The bazaar is sponsored by Habi, the Philippine Textile Council, founded in 2009 to research, develop and promote Philippine textile.
After visiting weaving communities in rural areas and marginalized communities all over the country, Habi got to know the problems facing the struggling weaving industry: a lack of materials, the need for contemporary designs along with the traditional, marketability, and the loss of interest in weaving among the younger members of the community.
The Likhang Habi Bazaar was thus designed as a first step to bring together weavers, suppliers, designers, market experts as well as the buying public. Here they gain the insight and experience of what attracts and sells, and how to present it. The exposure to fellow weavers and the buying public has visibly raised the quality of the products on offer each year.
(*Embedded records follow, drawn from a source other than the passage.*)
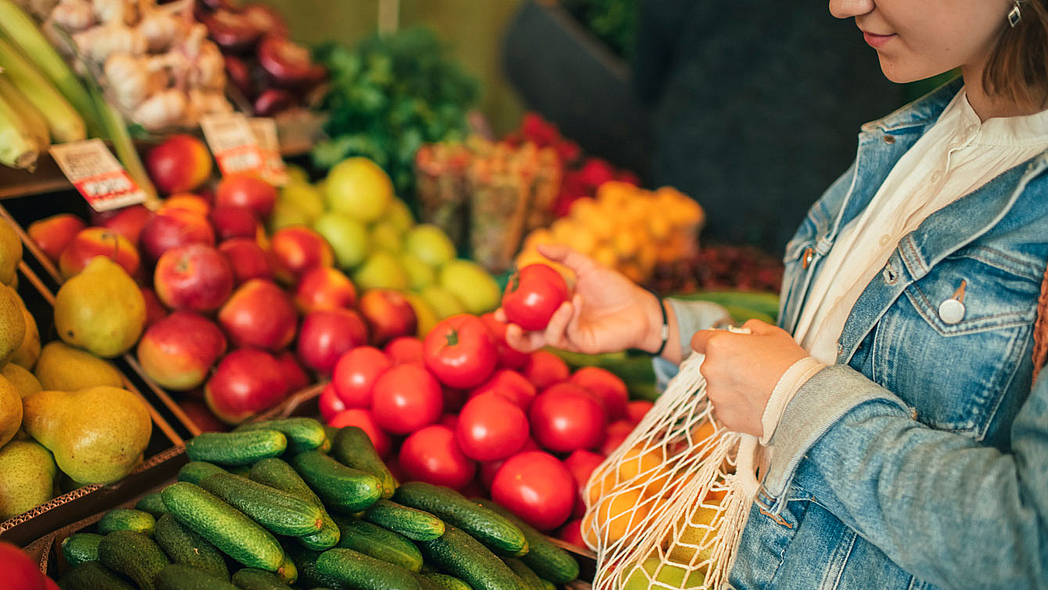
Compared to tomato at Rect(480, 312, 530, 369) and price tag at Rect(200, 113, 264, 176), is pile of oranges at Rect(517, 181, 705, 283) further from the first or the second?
price tag at Rect(200, 113, 264, 176)

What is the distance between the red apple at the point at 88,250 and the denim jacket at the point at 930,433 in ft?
6.16

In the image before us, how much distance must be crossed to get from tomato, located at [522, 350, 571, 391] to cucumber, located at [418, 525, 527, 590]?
0.78m

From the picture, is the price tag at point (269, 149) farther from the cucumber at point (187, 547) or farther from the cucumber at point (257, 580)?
the cucumber at point (257, 580)

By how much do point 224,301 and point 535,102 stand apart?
4307 millimetres

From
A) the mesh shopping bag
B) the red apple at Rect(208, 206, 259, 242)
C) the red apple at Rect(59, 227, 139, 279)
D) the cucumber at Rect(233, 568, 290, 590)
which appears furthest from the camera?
the red apple at Rect(208, 206, 259, 242)

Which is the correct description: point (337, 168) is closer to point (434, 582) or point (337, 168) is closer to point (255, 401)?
point (255, 401)

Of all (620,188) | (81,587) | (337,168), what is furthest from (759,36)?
(81,587)

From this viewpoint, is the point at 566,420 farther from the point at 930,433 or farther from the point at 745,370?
the point at 930,433

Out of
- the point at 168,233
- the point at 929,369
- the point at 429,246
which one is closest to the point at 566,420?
the point at 929,369

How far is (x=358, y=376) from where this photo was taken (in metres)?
1.94

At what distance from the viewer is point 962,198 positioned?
1.18 metres

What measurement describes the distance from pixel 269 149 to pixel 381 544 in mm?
2136

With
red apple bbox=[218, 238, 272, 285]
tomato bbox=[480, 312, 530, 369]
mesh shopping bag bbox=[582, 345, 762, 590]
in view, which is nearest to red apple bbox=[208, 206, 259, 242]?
red apple bbox=[218, 238, 272, 285]

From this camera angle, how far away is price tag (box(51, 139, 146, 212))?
2.12 m
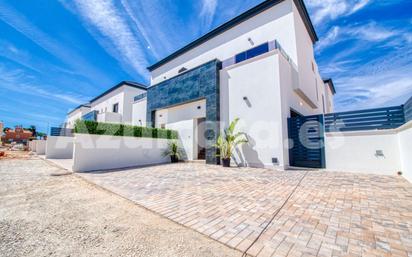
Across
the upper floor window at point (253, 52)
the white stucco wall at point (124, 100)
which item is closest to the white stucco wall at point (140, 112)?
the white stucco wall at point (124, 100)

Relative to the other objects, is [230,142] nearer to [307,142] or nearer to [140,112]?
[307,142]

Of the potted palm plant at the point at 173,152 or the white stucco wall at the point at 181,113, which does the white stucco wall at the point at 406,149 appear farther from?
the potted palm plant at the point at 173,152

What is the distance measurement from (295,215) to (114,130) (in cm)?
921

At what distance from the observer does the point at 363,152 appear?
21.8 ft

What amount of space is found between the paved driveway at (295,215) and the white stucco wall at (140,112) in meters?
13.9

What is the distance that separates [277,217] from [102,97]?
102ft

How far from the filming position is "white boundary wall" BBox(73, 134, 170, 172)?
25.1ft

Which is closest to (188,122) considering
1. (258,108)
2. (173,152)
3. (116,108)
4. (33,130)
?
(173,152)

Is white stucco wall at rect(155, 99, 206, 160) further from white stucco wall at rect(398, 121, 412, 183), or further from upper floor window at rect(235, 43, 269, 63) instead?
white stucco wall at rect(398, 121, 412, 183)

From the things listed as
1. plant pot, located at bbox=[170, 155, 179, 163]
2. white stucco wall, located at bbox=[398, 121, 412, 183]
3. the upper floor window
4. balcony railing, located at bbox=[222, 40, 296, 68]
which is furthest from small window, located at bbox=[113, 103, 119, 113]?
white stucco wall, located at bbox=[398, 121, 412, 183]

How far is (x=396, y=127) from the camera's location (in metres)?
6.21

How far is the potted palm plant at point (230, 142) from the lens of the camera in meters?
8.70

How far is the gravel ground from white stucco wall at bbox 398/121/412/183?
21.8 ft

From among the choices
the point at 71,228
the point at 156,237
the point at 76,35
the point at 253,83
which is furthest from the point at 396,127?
the point at 76,35
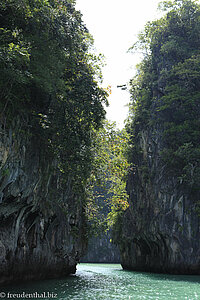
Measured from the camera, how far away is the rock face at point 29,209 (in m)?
9.95

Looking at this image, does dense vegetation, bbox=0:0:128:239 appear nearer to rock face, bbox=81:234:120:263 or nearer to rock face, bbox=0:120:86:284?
rock face, bbox=0:120:86:284

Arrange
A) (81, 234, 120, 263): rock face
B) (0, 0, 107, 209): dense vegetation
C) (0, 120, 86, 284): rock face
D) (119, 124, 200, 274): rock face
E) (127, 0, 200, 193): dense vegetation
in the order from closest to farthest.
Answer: (0, 0, 107, 209): dense vegetation → (0, 120, 86, 284): rock face → (119, 124, 200, 274): rock face → (127, 0, 200, 193): dense vegetation → (81, 234, 120, 263): rock face

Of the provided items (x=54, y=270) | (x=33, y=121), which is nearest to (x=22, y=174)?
(x=33, y=121)

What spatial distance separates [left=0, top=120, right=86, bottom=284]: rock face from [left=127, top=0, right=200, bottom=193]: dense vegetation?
10.0 m

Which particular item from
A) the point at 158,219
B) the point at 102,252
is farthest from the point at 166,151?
the point at 102,252

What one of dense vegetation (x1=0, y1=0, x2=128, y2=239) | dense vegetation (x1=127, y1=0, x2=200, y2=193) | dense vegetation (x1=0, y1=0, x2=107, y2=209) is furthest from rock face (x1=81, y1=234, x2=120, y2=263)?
dense vegetation (x1=0, y1=0, x2=107, y2=209)

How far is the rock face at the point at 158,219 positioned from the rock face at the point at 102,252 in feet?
131

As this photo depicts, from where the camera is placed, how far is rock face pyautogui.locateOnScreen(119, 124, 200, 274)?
858 inches

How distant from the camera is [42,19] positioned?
10.4 meters

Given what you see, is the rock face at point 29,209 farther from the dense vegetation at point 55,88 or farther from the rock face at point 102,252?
the rock face at point 102,252

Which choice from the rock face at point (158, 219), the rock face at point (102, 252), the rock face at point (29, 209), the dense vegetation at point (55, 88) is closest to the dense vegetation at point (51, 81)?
the dense vegetation at point (55, 88)

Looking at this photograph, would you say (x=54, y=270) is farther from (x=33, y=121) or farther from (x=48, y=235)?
(x=33, y=121)

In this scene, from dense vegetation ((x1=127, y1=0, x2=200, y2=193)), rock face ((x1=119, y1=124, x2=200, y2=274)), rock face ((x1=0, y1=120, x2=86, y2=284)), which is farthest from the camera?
dense vegetation ((x1=127, y1=0, x2=200, y2=193))

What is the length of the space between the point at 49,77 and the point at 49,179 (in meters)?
4.79
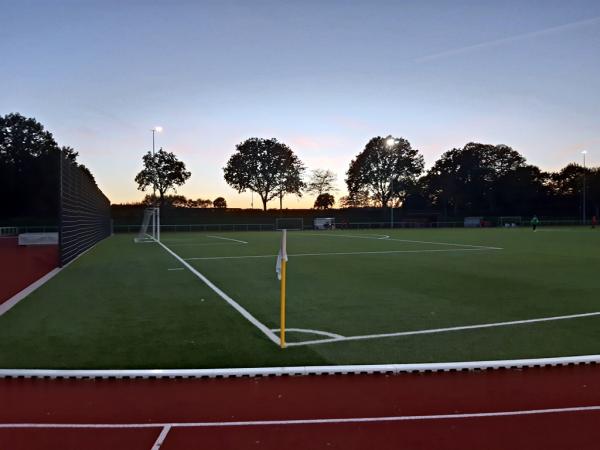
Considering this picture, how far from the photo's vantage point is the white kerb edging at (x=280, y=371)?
17.3ft

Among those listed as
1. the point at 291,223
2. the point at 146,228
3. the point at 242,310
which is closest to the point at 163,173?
the point at 291,223

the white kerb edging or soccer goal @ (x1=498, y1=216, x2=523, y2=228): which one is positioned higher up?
soccer goal @ (x1=498, y1=216, x2=523, y2=228)

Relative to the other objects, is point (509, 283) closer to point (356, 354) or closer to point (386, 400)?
point (356, 354)

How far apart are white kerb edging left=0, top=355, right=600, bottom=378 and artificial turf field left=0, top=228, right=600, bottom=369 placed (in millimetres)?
269

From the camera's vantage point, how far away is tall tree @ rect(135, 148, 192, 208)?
7906 cm

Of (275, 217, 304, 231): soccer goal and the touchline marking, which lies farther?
(275, 217, 304, 231): soccer goal

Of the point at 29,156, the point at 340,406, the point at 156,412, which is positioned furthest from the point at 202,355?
the point at 29,156

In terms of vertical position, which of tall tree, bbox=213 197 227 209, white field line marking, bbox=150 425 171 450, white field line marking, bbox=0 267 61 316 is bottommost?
white field line marking, bbox=150 425 171 450

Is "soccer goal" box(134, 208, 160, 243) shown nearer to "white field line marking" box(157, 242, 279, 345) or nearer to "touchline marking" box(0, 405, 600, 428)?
"white field line marking" box(157, 242, 279, 345)

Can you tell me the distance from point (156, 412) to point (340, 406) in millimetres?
1680

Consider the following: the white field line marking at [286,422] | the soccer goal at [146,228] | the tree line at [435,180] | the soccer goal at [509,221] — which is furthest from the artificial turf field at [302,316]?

From Luzon to Mindanao, weaving communities have used pineapple, abaca, cotton, silk, banana, buri and pandan to produce their own particular weaves which will be featured in the bazaar: Inabel from the Ilocos region and La Union, Cordillera weaves from Banaue and Padcal in Benguet, tnalak (an abaca weave) from Lake Sebu in Mindanao, piña from Aklan and Palawan, hablon and patadyong from Iloilo, Mangyan textiles and baskets from Mindoro, Yakan weave from Basilan, mats from Samar and Bukidnon.
The weaves are rendered into home accessories such as blankets, tablecloths, bedcovers, lampshades, runners placemats, napkins, baskets and mats.
Check out the contemporary and innovative interpretations of clothing from young designers such as Len Cabili, La Herminia in Aklan and the Lim sisters as well as barong Tagalog material and ready to wear barongs in different textiles like hablon, tnalak, abaca, piña-silk, piña-cotton.
On offer too are unusual accessories such as shoes made of tnalak cloth, beaded and woven clutches, scarves and wraps and lengths of woven raw material that can be fashioned into anything imaginative.
This year’s bazaar theme is “Gawang Kamay, Banig ng Buhay”, which will highlight the craft of mat making as a textile art. Specially featured will be mats gathered from all over the Visayas, Mindanao, Bicol and the Ilocos region.
As Habi is a member of the Asean traditional textile community, the bazaar always features the products of an Asean member country, which will be Myanmar this year.